Monday, May 7, 2012

[PL 431] Person Plants and Fetal Cells

As part of her defense of abortion, Judith Jarvis Thomson offers the following analogy:
people-seeds drift about in the air like pollen, and if you open your windows, one may drift in and take root in your carpets or upholstery. You don't want children, so you fix up your windows with fine mesh screens, the very best you can buy. As can happen, however, and on very, very rare occasions does happen, one of the screens is defective, and a seed drifts in and takes root. Does the person-plant who now develops have a right to the use of your house? Surely not--despite the fact that you voluntarily opened your windows, you knowingly kept carpets and upholstered furniture, and you knew that screens were sometimes defective.
The homeowner : person-plant :: woman : fetus analogy is supposed to show that a woman who has taken all reasonable precautions against getting pregnant, but does get pregnant because of faulty contraception, is not morally obligated to keep the fetus, just as the homeowner is not morally obligated to let the person-plant grow in her house.

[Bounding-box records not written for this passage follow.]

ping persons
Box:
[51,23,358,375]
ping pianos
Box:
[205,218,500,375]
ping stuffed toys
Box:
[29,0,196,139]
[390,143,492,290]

Now, suppose that the person-plant growing in the homeowner's house is making the homeowner feel better. That is to say, suppose that the homeowner used to suffer from allergy symptoms, such as hives, hay fever, coughing, etc. But now that the person-plant is growing in her house, all the allergy symptoms are gone. The homeowner's health and quality of life have improved dramatically as a result of the person-plant's presence in her house.

Now does the homeowner have a moral obligation to let the person-plant grow in her house?

If you are inclined to answer yes, then consider the following: fetal cells in a woman's body can have either positive or negative effects on her health.




Now, suppose that we can tell in advance whether the cells of a fetus will have beneficial or harmful effects on a woman's health. If we accept Thomson's homeowner : person-plant :: woman : fetus analogy, are we committed to saying that it would be morally permissible to abort the fetuses that will have harmful effects on a woman's health and morally impermissible to abort the fetuses that will have beneficial effects on a woman's health?